- [RECORDS TO USE]:
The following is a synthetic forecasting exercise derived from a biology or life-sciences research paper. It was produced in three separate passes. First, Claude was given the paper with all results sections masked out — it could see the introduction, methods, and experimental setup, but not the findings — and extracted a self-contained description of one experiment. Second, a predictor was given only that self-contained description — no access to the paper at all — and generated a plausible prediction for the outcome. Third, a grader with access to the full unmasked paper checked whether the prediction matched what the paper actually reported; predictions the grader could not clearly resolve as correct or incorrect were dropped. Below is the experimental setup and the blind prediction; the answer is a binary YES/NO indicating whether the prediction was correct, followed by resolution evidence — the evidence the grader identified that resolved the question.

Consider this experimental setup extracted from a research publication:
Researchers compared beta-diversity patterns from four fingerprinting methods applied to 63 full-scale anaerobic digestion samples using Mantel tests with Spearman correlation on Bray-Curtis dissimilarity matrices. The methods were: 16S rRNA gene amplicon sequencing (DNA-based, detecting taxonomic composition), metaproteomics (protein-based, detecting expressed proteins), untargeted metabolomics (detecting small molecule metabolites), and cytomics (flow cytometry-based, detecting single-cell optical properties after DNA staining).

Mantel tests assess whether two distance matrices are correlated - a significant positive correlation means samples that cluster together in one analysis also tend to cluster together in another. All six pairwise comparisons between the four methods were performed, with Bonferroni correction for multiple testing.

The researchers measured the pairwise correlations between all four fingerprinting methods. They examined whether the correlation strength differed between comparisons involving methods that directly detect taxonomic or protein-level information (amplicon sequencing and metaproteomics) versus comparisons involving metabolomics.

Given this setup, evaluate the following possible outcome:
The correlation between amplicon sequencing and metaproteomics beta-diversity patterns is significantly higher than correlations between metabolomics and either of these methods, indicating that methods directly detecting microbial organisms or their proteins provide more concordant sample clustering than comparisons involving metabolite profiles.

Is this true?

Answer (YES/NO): YES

- [PROBLEM REQUIREMENTS]:
Reproduce exactly the final stretch of the listing, starting at the line that contains "The correlation between" and ending with the last line.

- [OUTPUT]:
The correlation between amplicon sequencing and metaproteomics beta-diversity patterns is significantly higher than correlations between metabolomics and either of these methods, indicating that methods directly detecting microbial organisms or their proteins provide more concordant sample clustering than comparisons involving metabolite profiles.

Is this true?

Answer (YES/NO): YES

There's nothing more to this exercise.